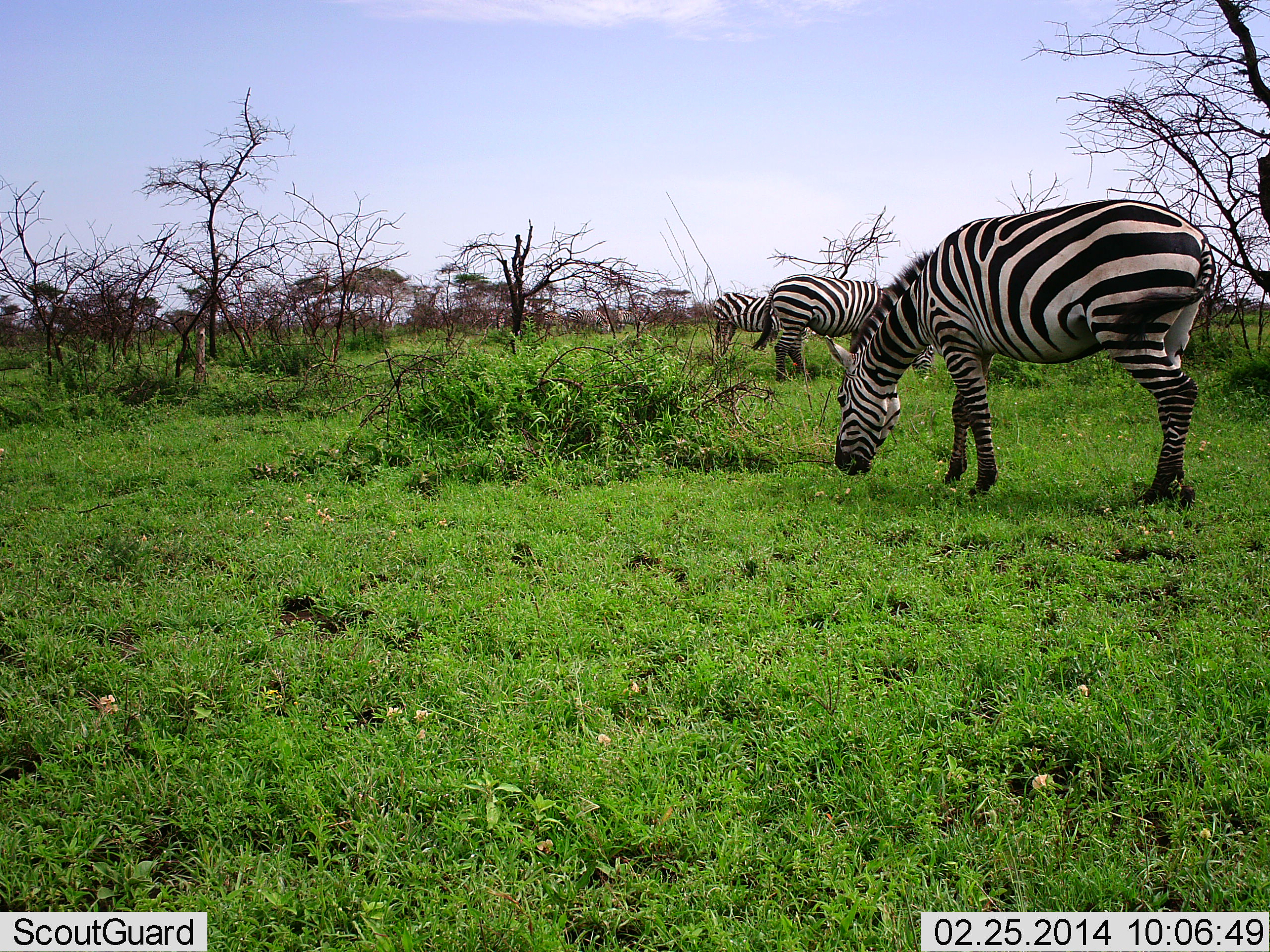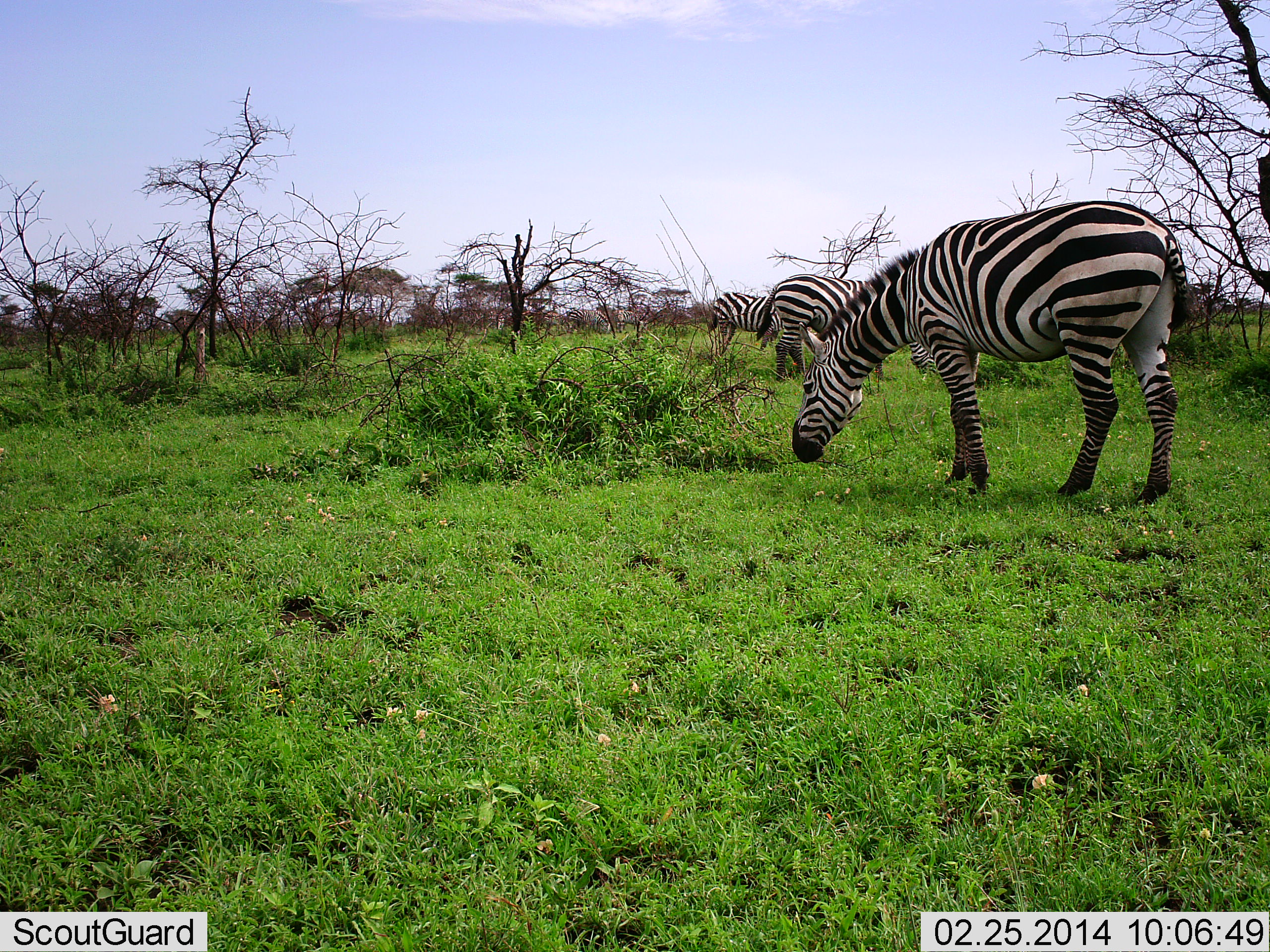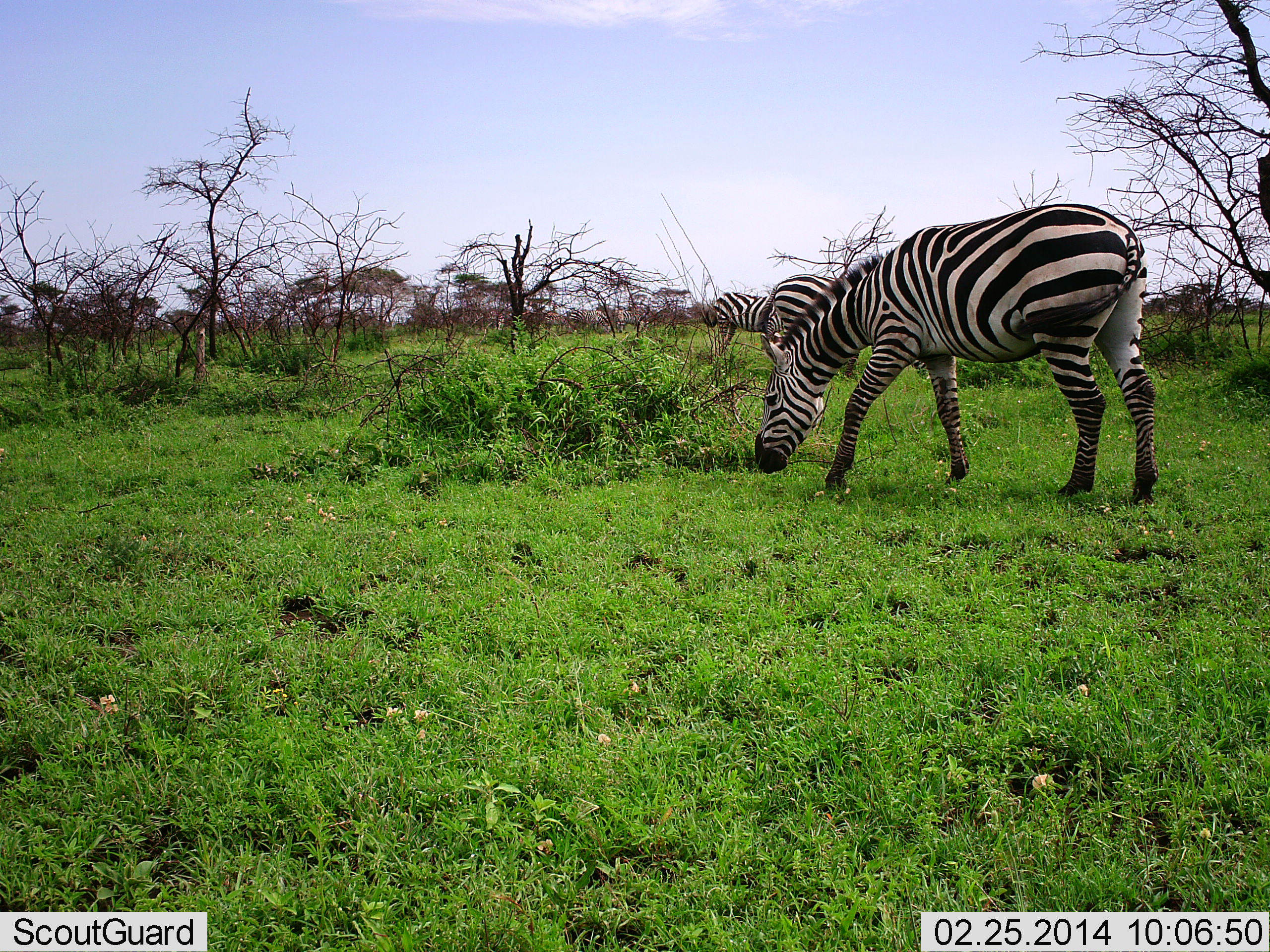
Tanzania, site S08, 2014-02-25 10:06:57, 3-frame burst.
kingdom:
==
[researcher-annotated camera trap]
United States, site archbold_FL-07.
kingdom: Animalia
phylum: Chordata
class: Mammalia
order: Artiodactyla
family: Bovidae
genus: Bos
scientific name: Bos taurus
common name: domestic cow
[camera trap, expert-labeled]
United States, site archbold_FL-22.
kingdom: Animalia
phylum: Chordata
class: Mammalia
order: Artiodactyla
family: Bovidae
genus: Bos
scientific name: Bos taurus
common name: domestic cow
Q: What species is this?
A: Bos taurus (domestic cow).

• [What the task requires] Take the entries above and return only the lines from the one with "United States, site archbold_FL-07." to the one with "A: Bos taurus (domestic cow).", both included, unchanged.

• [Response to this exercise]
United States, site archbold_FL-07.
kingdom: Animalia
phylum: Chordata
class: Mammalia
order: Artiodactyla
family: Bovidae
genus: Bos
scientific name: Bos taurus
common name: domestic cow
[camera trap, expert-labeled]
United States, site archbold_FL-22.
kingdom: Animalia
phylum: Chordata
class: Mammalia
order: Artiodactyla
family: Bovidae
genus: Bos
scientific name: Bos taurus
common name: domestic cow
Q: What species is this?
A: Bos taurus (domestic cow).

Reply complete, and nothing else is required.